P244 Clinician preferences in treating steroid resistant ulcerative colitis: a discrete-choice experiment (DCE) survey

Wickramasekera, N.(1);Shackley, P.(1);Coates, E.(1);Barr, A.(1);Lee, M.(2);Blackwell, S.(3);Bedford, H.(3);Dames, N.(3);Probert, C.(4);Sebastian, S.(5);Lobo, A.(2);

(1)University of Sheffield, School of health and related research, Sheffield, United Kingdom;(2)Sheffield Teaching Hospitals NHS Foundation Trust, Gastroenterology, Sheffield, United Kingdom;(3)Patient representative, Patient representative, Patient representative, United Kingdom;(4)University of Liverpool, Department of Molecular and Clinical Cancer Medicine, Liverpool, United Kingdom;(5)Hull University Teaching Hospitals NHS Foundation Trust, Gastroenterology, Hull, United Kingdom


The optimum treatment for steroid resistant ulcerative colitis (SRUC) is not clear and a range of options can be considered. The aim of this study was to quantify the relative importance of different treatment characteristics to clinicians and understand their preferences for benefit-risk trade-offs.


A discrete choice experiment (DCE) was conducted in the UK via online survey of clinicians with expertise in inflammatory bowel disease. This involved 12 tasks where respondents selected a preferred treatment option when presented with two competing, hypothetical treatment profiles for a SRUC scenario. Profiles described five treatment characteristics focusing on clinical outcomes and safety, identified from qualitative interviews with clinicians and evidence from systematic reviews. DCE responses were analysed using conditional logistic regressions. Regression coefficients were used to calculate benefit-risk trade-offs, to find the rate at which clinicians are willing to trade levels of risks in exchange for the preferred levels of clinical outcomes. Regression coefficients were also used to predict uptake rates for selected drugs currently prescribed to patients with SRUC.

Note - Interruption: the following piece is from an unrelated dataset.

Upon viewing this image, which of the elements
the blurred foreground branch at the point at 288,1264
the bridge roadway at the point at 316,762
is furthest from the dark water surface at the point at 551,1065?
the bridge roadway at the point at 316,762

116 clinicians completed the survey (age 46y; female 42%; consultant 60%; nurse 26%; mean experience 11y). Figure 1 shows the treatment characteristics that make respondents more likely (positive coefficient) or less likely (negative coefficient) to choose a treatment. One unit increase in both lymphoma risk and serious infection risk were strongly considered when clinicians were choosing a treatment compared to one unit increase in the symptom improvement characteristics. Clinicians would accept a higher lymphoma risk of 5 per 10,000 patient years for a 10% improvement in remission rate compared to 4 and 2 cases per 10,000 patient years for 10% better rates of clinical response and mucosal healing respectively. Clinicians at secondary hospitals accepted a lymphoma risk of 4 cases per 10,000 patient years for a 10% improvement in remission vs 7 per 10,000 patient years at tertiary centres. Similar trade-off results were found for serious infection risks. Predicted uptake comparing preferred characteristics to existing treatments was infliximab (62%), tofacitinib (18%), vedolizumab (15%) and adalimumab (5%).

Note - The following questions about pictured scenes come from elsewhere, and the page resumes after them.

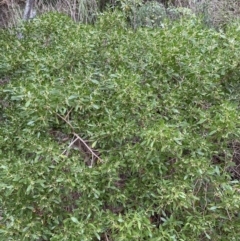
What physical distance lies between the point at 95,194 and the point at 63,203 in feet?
0.65

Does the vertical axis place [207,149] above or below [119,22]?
below

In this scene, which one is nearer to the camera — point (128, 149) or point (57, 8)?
point (128, 149)

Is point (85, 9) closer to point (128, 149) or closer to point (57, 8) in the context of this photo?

Clinicians are willing to make difficult trade-offs and tolerate elevated safety risks in exchange for therapeutic benefits. Risk tolerance was highest if the treatment improved long term remission rate, lowest for mucosal healing and higher in clinicians at tertiary centres. The results help to better understand treatment decisions and identify outcomes that might be considered in choosing agents to evaluate in clinical trials.